* [Qué hacer] ¿Puedes resumir en tres puntos el párrafo del fragmento que empieza «Hemos dado comienzo a nuestro encuentro sinodal» sin perder sus datos principales?

* [Fragmento del texto]
++++++++

Hemos dado comienzo a nuestro encuentro sinodal invocando al Espíritu Santo y sabiendo muy bien que en este momento no podemos llevar a cabo lo que habría que hacer para la Iglesia y para el mundo: sólo con la fuerza del Espíritu Santo podemos percibir lo que es recto y después ponerlo en práctica. Todos los días comenzaremos nuestro trabajo invocando al Espíritu Santo con la oración de la Hora Tercia «Nunc sancte nobis Spiritus«. Por eso, ahora querría, junto con vosotros, meditar un poco sobre este himno que abre el trabajo de cada día, aquí en el Sínodo, pero también después en nuestra vida cotidiana.

«Nunc sancte nobis Spiritus«. Pedimos que Pentecostés no sea sólo un acontecimiento del pasado, el primer inicio de la Iglesia, sino que acontezca hoy, es más, ahora: «nunc sancte nobis Spiritus«. Pedimos al Señor que realice ahora la efusión de su Espíritu y recree de nuevo a su Iglesia y al mundo. Recordemos que los apóstoles después de la Ascensión no empezaron – como quizás hubiera sido normal – a organizar, a crear la Iglesia futura. Esperaron la acción de Dios, esperaron al Espíritu Santo. Comprendieron que la Iglesia no se puede hacer, no es el producto de nuestra organización: la Iglesia debe nacer del Espíritu Santo. Al igual que el mismo Señor fue concebido por obra del Espíritu Santo y nació de Él, también la Iglesia debe ser siempre concebida por obra del Espíritu Santo y nacer de Él. Sólo con este acto creativo de Dios podemos entrar en la actividad de Dios, en la acción divina y colaborar con Él. En este sentido, también todo nuestro trabajo en el Sínodo es un colaborar con el Espíritu Santo, con la fuerza de Dios que nos precede. Tenemos que seguir implorando que se cumpla esta iniciativa divina, en la que nosotros podemos ser colaboradores de Dios y contribuir a que su Iglesia nazca y crezca de nuevo.

La segunda estrofa de este himno – «Os, lingua, mens, sensus, vigor, / Confessionem personent: / Flammescat igne caritas, / accendat ardor proximos» – es el corazón de esta oración. Imploremos a Dios tres dones, los dones esenciales de Pentecostés, del Espíritu Santo: confessio, caritas, proximos. Confessio: existe la lengua de fuego que es «razonable», da la palabra correcta y hace pensar en el fin de Babilonia en la fiesta de Pentecostés. La confusión que nace del egoísmo y la soberbia del hombre, cuyo efecto es que ya no logren comprenderse unos a otros, se supera con la fuerza del Espíritu, que une sin uniformar, que da unidad en la pluralidad: cada uno puede entender al otro, incluso en las distintas lenguas. Confessio: la palabra, la lengua de fuego que el Señor nos da, la palabra común en la que estamos todos unidos, la ciudad de Dios, la santa Iglesia, en la que está presente toda la riqueza de las diversas culturas. Flammescat igne caritas. Esta confesión no es una teoría sino que es vida, es amor. El corazón de la santa Iglesia es el amor, Dios es amor y se comunica comunicándonos el amor. Por último, el prójimo. La Iglesia nunca es un grupo cerrado en sí mismo, que vive para sí mismo como uno de los muchos grupos que existen en el mundo, sino que se caracteriza por la universalidad de la caridad, de la responsabilidad hacia el prójimo.

++++++++

* [Datos en bruto]
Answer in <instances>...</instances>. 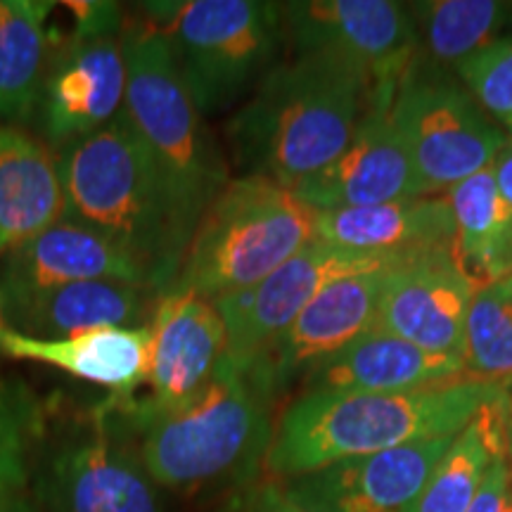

++++++++

* [Respuesta]
- El encuentro sinodal comenzó invocando al Espíritu Santo, porque solo con su fuerza se puede percibir lo recto y luego ponerlo en práctica.
- Cada día el trabajo empezará invocándolo con la oración de la Hora Tercia «Nunc sancte nobis Spiritus».
- Por eso se propone meditar sobre ese himno, que abre cada jornada en el Sínodo y también después en la vida cotidiana.